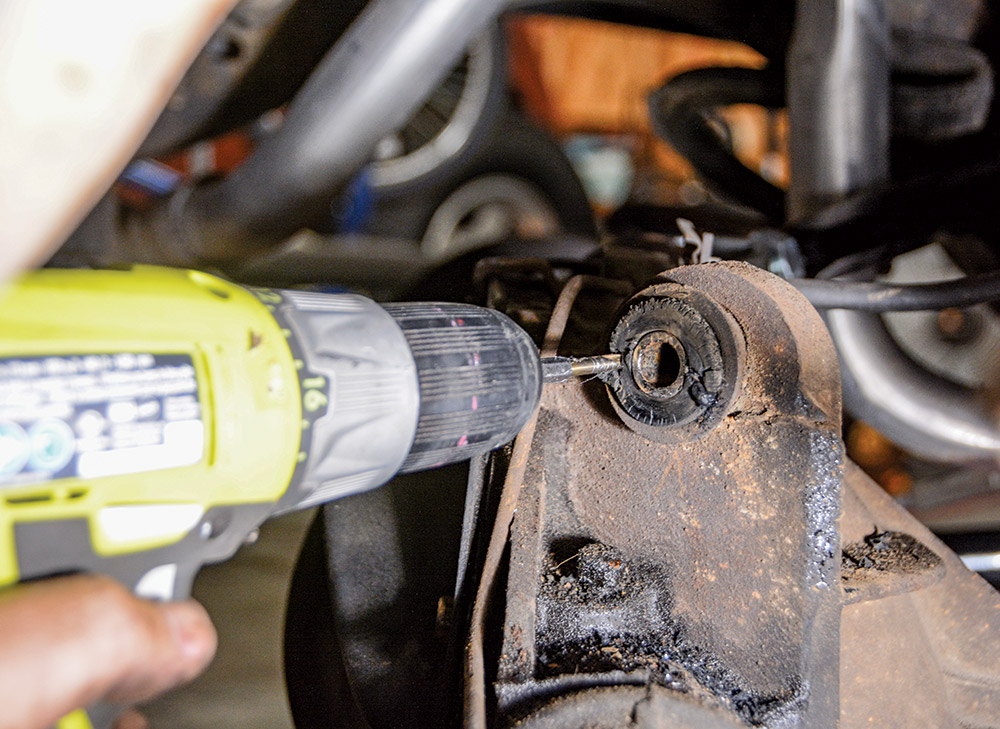 hand using drill to loosen up dirt and debris on bushing
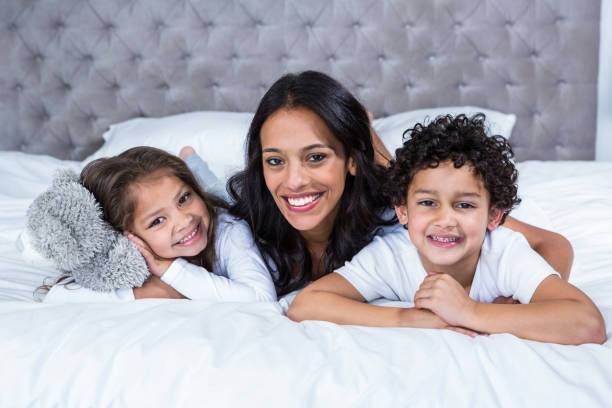 istock Smiling mother with children on the bed 665407580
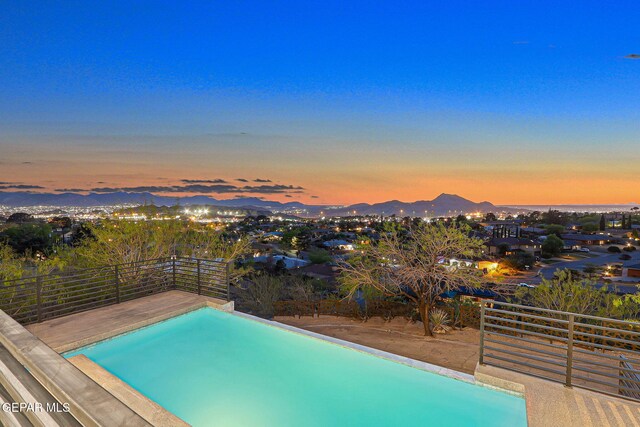4108 Metetuye Ln, El Paso, TX 79902 - view of pool with a mountain view and fence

* * * * * * *

Aim of the task: From the line containing "istock Smiling mother" down to the final line of the material, restate every line word for word, and only those; drop the pictures.

Answer to the problem:
 istock Smiling mother with children on the bed 665407580
4108 Metetuye Ln, El Paso, TX 79902 - view of pool with a mountain view and fence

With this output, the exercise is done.